Everyone has been trained for years to do this:

curl http://obscure.url?random-string | sh

  • dullcrisp 10 months ago

    If there were a legitimate looking GitHub how-to page that asked me to do that, I can see myself doing it. Fortunately, I ignore all security issues on my repositories.

  • umanwizard 10 months ago

    No they haven’t, they’ve been trained to do

        curl https://url-of-well-known-project | sh 
    
    I may not trust the owners of a random domain, but I certainly trust the owners of rustup.rs not to do anything intentionally malicious.
    • account42 10 months ago

      Then you are more trusting of the Serbian National Internet Domain Registry than you should be.
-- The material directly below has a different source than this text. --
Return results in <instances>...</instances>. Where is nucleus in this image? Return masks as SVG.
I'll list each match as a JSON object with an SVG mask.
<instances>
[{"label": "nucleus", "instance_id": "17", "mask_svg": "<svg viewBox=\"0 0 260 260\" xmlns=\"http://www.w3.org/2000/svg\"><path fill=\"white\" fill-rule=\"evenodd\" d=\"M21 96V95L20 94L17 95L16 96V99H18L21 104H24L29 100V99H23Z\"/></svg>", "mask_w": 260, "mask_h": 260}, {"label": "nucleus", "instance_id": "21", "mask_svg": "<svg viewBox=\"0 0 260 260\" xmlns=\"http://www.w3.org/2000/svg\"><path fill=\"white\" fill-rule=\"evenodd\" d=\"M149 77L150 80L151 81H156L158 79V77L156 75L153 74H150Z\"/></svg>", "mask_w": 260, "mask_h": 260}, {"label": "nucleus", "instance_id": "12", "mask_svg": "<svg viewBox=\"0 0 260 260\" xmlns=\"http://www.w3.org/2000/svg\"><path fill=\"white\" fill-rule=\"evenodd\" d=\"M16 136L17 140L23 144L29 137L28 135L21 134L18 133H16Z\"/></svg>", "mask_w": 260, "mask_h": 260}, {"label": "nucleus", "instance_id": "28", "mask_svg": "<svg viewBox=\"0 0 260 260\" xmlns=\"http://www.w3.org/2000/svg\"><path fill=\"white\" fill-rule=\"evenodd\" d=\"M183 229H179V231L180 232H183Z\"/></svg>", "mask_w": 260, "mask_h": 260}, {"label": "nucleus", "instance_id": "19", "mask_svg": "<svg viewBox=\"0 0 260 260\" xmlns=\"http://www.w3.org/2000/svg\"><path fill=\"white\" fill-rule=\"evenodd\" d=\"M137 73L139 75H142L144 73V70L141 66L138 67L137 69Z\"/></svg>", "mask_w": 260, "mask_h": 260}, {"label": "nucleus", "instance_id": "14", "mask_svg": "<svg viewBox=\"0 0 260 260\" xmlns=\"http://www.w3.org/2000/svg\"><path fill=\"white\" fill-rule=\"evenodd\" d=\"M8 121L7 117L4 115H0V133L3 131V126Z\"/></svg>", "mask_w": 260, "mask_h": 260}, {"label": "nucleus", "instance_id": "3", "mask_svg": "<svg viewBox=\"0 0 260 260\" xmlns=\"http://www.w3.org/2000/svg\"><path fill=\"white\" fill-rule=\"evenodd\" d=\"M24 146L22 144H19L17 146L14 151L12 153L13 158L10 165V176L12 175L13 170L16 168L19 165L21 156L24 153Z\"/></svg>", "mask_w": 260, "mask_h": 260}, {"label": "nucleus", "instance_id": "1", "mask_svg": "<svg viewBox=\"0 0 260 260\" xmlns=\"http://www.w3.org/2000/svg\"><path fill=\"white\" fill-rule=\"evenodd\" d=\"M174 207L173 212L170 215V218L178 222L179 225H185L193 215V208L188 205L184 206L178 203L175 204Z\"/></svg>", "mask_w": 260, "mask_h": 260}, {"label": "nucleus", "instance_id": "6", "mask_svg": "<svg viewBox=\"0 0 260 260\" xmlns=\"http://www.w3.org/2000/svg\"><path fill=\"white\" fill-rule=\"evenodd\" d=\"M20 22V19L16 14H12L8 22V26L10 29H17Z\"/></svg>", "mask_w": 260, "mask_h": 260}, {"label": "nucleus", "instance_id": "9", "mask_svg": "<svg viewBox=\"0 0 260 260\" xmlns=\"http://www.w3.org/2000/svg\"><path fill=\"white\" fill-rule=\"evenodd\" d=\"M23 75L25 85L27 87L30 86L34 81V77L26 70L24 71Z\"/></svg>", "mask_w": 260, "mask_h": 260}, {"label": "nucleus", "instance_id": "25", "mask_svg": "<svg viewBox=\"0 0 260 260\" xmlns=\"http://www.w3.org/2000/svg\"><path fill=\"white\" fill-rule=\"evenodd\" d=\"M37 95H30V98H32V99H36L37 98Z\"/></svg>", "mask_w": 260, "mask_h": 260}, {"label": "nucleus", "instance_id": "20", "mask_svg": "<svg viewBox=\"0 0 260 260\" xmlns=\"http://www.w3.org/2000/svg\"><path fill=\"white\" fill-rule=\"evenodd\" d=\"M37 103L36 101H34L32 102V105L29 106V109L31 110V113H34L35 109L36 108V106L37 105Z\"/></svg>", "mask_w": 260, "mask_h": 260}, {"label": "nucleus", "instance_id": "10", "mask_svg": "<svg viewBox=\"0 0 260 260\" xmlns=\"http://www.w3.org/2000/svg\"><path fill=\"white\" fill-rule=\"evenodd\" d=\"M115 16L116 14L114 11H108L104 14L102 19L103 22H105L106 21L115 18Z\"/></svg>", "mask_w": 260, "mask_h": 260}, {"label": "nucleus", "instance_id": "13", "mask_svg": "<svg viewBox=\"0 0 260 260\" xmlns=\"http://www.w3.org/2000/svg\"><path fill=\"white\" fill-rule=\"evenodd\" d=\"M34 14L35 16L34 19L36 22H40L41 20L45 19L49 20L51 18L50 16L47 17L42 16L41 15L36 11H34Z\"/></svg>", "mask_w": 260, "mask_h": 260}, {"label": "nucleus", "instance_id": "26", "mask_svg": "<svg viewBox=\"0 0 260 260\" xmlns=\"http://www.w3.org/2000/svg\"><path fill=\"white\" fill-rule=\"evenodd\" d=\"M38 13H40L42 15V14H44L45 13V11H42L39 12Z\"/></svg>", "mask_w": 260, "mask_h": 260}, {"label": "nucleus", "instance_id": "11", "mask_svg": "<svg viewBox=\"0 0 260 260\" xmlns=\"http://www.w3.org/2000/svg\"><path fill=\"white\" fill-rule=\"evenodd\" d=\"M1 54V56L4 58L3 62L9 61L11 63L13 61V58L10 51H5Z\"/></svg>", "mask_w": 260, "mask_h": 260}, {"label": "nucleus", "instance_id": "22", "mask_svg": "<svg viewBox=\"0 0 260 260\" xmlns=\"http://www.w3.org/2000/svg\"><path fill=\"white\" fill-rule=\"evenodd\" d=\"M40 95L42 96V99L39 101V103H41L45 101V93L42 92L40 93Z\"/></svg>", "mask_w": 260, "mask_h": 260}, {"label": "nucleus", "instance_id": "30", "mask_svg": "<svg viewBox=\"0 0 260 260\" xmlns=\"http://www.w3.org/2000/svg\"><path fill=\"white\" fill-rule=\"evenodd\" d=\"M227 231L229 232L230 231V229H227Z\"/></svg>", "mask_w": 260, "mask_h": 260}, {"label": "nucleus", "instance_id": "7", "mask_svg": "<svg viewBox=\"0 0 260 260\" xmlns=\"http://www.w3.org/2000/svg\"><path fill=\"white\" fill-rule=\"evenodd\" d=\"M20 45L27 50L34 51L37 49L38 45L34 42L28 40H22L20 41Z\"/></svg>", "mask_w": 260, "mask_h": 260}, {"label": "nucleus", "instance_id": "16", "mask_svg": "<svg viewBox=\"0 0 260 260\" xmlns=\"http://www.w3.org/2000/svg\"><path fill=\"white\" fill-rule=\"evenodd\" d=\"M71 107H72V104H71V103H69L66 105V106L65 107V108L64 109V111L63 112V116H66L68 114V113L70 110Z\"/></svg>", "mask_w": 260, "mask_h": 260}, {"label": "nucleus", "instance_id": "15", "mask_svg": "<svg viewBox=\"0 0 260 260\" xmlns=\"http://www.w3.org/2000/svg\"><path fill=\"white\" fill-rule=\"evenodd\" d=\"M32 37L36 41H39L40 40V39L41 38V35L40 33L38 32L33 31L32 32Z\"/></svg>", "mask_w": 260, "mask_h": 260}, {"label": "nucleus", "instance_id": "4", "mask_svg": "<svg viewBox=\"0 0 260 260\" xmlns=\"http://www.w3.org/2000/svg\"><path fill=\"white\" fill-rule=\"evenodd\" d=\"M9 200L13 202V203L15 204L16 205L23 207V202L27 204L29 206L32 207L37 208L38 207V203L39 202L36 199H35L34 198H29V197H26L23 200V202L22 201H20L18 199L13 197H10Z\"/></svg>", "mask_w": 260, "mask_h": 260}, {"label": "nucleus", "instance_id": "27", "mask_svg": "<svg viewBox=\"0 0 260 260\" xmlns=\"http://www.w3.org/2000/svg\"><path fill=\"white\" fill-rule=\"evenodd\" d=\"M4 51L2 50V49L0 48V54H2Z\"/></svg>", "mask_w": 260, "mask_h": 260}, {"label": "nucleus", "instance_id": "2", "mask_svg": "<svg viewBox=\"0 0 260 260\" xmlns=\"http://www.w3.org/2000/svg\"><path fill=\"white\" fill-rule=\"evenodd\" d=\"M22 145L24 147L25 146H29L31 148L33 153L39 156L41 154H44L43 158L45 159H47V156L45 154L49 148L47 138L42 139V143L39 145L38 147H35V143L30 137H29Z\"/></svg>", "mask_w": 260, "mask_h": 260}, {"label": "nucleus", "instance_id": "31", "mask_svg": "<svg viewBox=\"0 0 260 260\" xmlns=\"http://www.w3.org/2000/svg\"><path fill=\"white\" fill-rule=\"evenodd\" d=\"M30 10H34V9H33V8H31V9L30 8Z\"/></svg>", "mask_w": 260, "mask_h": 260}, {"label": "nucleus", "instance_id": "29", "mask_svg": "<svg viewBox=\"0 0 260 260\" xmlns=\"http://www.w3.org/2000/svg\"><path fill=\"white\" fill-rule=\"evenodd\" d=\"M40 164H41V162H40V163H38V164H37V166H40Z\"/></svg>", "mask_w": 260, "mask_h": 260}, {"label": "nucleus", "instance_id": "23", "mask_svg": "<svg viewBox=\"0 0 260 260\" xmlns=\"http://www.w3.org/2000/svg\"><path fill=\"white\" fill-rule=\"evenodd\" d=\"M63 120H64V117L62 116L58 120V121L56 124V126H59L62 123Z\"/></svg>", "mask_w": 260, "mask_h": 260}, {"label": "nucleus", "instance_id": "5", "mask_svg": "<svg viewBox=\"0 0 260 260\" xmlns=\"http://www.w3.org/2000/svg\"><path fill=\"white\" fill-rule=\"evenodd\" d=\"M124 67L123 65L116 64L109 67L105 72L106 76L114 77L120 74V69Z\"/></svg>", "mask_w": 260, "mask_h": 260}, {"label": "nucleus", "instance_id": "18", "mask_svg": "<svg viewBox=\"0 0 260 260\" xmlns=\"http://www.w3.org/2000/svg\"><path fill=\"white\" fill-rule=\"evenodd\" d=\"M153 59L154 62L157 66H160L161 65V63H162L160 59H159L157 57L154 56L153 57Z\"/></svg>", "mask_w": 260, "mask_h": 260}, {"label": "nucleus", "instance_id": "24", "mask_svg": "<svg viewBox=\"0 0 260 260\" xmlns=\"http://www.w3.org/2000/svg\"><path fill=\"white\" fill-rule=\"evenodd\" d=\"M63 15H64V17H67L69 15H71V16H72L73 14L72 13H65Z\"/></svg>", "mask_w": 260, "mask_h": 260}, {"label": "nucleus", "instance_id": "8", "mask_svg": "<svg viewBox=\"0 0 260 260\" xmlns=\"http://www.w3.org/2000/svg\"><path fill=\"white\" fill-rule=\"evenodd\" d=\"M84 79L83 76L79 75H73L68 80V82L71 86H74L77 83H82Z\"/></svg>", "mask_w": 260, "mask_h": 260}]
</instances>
    • guappa 10 months ago

      Microsoft owns more domain names than the amount of neurons in the brain.

  • kurisufag 10 months ago

    people make a lot of noise about piping into shell, but even if the instructions were

    wget random.club/rc-12-release.sh

    chmod +x ./rc-12-release.sh

    ./rc-12-release.sh

    almost nobody would actually read the script before running it

    • dullcrisp 10 months ago

      Well yeah, if your intention is to install software from random.club on your system, what would be the point of checking the installer script? The worst thing it can do is the same thing you want it to do.

  • micw 10 months ago

    Another red flag. I cannot take any project serious that has this on its documentation.

    • kadoban 10 months ago

      You prefer that they wrap it in an .msi file and put it on that same website? What do you think the advantages of that are?

    • umanwizard 10 months ago

      I guess you don’t think the Rust programming language is a serious project, then?

      • guappa 10 months ago

        I mean they even named the website cargo, after cargo culting! (jk)

    • d0mine 10 months ago

      what is the more secure way in you opinion? What is the weak link here? TLS transport? possibly compromised hosting/codebase? trust in app authors? not reading the shell script? checking a signature of some file?

      • micw 10 months ago

        My issue is the bypassing of the systems package manager. Doing so will result on files spread somewhere over the system. How do you uninstall such thing properly? How do you update (or even know) it's dependencies? Will it break because I uninstall or update one of it's dependencies?

        Linux has a very good package management for many years. I see absolute no reason to break this by creating shell installers.